* What to do *
1/ Answer these questions from the article on tires made with food waste:
(a) Researchers at which university came up with the idea?
(b) What is carbon black's source material, according to the article?
(c) Why did the team target eggshells?
2/ Please continue the article on tires made with food waste, picking up after its final sentence.

* Source text *

▼▼▼

Scientists Are Using Food Waste to Create Stronger, More Sustainable Car Tires

Driving on eggshells (and tomato peels)

By Dan Q. Dao

Published on April 11, 2017

Coming to a tire near you

Researchers at the Ohio State University have hatched a brilliant new idea: using food waste, namely tomato peels and eggshells, as filler for rubber car tires.

The team hopes that these new food-filled fillers, which have already exceeded industrial performance standards in tests, can be combined with fillers made from carbon black, the petroleum-based material that has long been used in manufacturing tires. Often purchased from overseas by American companies, carbon black is becoming harder and harder to procure, with concerns growing over global supplies of the crude oil it's derived from.

As Katrina Cornish, OSU's Endowed Chair in Biomaterials, explains, the benefits of developing this technology would be threefold: making rubber products more sustainable, reducing American dependence on foreign oil, and keeping food—which makes up one-fifth of landfill waste—out of landfills. She and her team gathered various food waste products from Ohio food producers, targeting eggshells for their "porous microstructures that provide larger surface area for contact with rubber," and tomato peels for their stability at high temperatures. The composite filler not only strengthened the rubber but also allowed it to maintain its flexibility.

▲▲▲

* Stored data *
▼▼▼

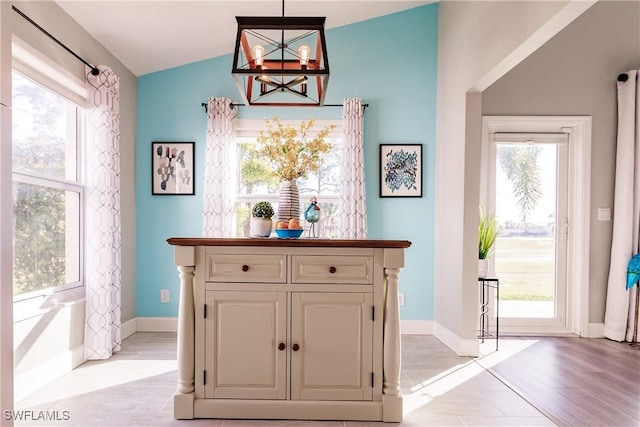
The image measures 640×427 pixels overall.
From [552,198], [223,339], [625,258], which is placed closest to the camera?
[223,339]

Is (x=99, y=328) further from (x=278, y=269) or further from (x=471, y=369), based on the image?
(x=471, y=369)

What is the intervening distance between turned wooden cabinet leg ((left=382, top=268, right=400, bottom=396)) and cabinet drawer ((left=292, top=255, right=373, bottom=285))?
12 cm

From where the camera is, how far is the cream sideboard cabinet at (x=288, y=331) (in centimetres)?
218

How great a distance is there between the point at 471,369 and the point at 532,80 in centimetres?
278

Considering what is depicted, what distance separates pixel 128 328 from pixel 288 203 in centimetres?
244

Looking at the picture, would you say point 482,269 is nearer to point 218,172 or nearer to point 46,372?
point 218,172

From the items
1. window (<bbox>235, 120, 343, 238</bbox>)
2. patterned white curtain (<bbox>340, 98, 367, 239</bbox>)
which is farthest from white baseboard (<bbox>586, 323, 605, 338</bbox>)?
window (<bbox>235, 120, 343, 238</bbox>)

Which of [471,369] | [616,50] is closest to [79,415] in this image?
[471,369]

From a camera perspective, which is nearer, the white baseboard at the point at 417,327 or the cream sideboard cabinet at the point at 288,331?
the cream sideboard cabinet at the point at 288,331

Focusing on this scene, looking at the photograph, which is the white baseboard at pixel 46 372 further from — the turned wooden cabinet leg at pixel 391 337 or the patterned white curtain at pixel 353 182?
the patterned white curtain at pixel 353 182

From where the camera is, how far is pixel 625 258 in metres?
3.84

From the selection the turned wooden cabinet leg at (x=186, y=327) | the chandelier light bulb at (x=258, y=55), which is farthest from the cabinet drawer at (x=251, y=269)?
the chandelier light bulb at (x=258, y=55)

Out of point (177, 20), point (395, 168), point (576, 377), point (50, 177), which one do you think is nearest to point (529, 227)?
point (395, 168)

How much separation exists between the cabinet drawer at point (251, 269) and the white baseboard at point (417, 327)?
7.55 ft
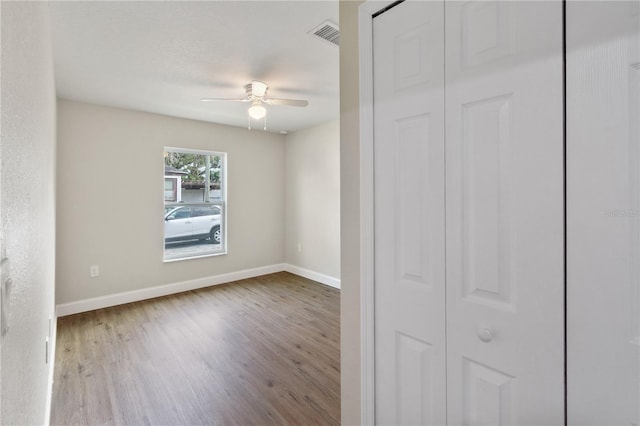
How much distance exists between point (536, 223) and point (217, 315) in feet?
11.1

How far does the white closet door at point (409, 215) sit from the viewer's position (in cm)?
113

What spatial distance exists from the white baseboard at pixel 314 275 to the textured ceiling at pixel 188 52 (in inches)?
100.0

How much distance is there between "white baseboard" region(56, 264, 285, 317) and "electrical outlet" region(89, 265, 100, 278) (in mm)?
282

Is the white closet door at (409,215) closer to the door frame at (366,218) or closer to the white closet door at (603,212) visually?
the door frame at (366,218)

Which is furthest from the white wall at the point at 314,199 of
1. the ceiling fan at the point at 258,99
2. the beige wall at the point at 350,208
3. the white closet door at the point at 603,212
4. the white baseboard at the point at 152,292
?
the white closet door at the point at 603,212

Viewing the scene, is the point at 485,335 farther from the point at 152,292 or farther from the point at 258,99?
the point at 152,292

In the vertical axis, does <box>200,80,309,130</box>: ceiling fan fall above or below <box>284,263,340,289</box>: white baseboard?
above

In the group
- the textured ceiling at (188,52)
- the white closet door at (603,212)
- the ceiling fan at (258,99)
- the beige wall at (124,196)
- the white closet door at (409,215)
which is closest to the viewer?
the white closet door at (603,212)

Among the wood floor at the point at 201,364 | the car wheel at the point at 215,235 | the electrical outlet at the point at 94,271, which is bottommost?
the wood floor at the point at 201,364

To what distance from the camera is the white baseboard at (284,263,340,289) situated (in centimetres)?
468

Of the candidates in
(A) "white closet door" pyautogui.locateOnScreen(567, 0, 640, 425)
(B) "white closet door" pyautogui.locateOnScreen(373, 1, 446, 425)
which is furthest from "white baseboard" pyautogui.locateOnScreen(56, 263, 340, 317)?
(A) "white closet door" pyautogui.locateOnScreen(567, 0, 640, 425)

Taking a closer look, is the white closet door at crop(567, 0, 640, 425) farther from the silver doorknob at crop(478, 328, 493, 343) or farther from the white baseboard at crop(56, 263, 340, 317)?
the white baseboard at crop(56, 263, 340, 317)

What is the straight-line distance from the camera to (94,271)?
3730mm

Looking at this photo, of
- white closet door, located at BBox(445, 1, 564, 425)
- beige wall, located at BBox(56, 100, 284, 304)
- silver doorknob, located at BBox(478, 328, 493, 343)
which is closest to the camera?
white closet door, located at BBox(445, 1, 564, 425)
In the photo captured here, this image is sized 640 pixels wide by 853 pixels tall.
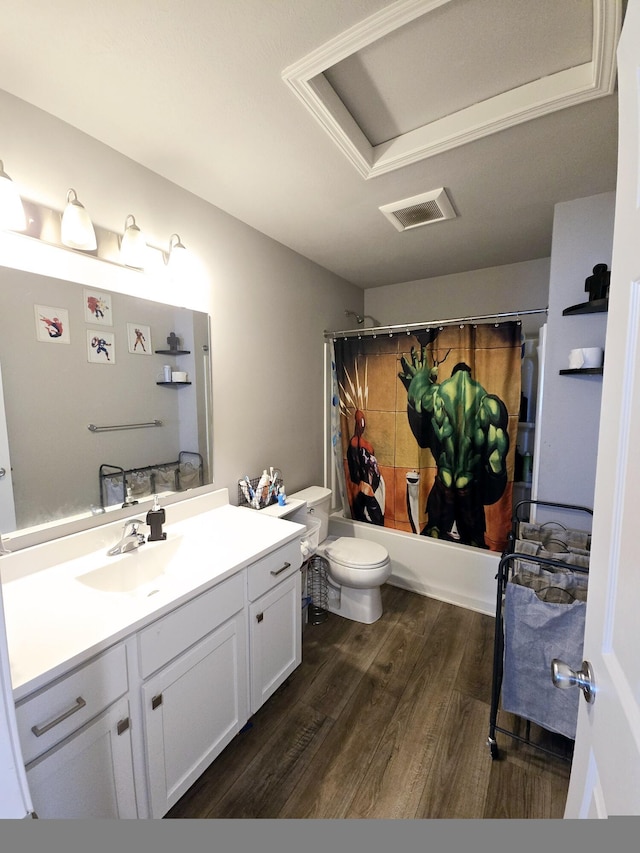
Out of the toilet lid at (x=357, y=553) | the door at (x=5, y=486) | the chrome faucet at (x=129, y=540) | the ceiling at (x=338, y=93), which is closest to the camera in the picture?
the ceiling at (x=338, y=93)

▲▲▲

* Responses by item number *
1/
(a) The Ohio State University.
(b) It is a petroleum-based material derived from crude oil.
(c) Their "porous microstructures that provide larger surface area for contact with rubber."

2/
According to the USDA, Americans consumed almost 100 billion eggs last year, with tomatoes coming in at 13 million. But the proposal to use these byproducts doesn't rely on consumers to save their eggshells and tomato scraps for a dedicated tire fund. Rather, were this method to take off, it'd take advantage of the millions of tomatoes destined for canning, which lose their skins at the processing plant and are available for bulk collection, as well as egg products pre-cracked at the industrial level.

Reducing the amount of food waste in landfills doesn't only save space. It also reduces the output of methane, a greenhouse gas produced when bacteria reacts with food and yard trimmings.

Cornish now has a patent pending for her food-as-filler method, which may allow scientists to pursue new applications that have not been possible with natural rubber. A fun consequence of this experiment? The new rubber isn’t fully black, but a reddish brown, depending on the amount of food added in. Cornish’s team is testing different combinations to figure out how to add color to the raw materials, making tire production more sustainable and colorful too.